We've had a great time at PyCon and I'm still here in Chicago on the last day of the sprints. The whole event, from language summit through conference through sprints, was pure awesomeness and IronPython was right at the centre. There is also exciting news about IronPython in Action, but all of this will have to wait.

In the meantime there are a couple of IronPython events happening soon:
Geek Night at Thoughtworks. Three discussions:
  1. IronPython
  2. Writing Ruby like code in C#
  3. Distributed Version Control Systems
When: Saturday, 4th April, 2pm onwards
Where: Thoughtworks, GF-01 & MZ-01, Tower C, Panchshil Tech Park, Yerwada
Registration and Fees: This event is free for all to attend.

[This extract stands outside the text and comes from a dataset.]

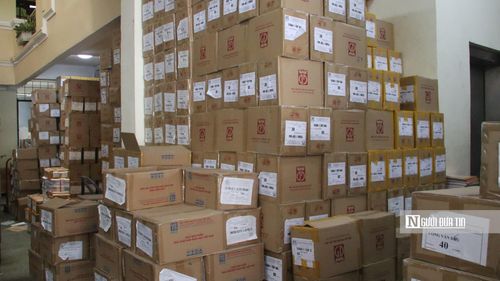 NXBGDVN liên tục vận chuyển sách từ các kho trung chuyển bổ sung về các nhà sách, cửa hàng bán lẻ và các đại lý để phục vụ phụ huynh (Ảnh: Quốc Tiệp).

The IronPython talk is from Aroj George:

Aroj will take you through some cool ways you can use the power of Python in the .NET world. This talk includes a demo of embedding an IronPython engine in a .NET application to enable interactive exploration and dynamic behaviour.
On the 8th April Darrell Hawley is speaking to the Ann Arbor .NET developer's group:

You've heard about IronPython and maybe have even taken the time to write the obligatory "Hello, World" application. Now what? The buzz around IronPython continues but there's still little guidance on tools and development processes. This presentation focuses on the basics of interacting with C# and VB.NET libraries using IronPython while introducing useful tools and techniques to get you started. Though experience with .NET is necessary, the samples and discussions are understandable to even beginning Python developers.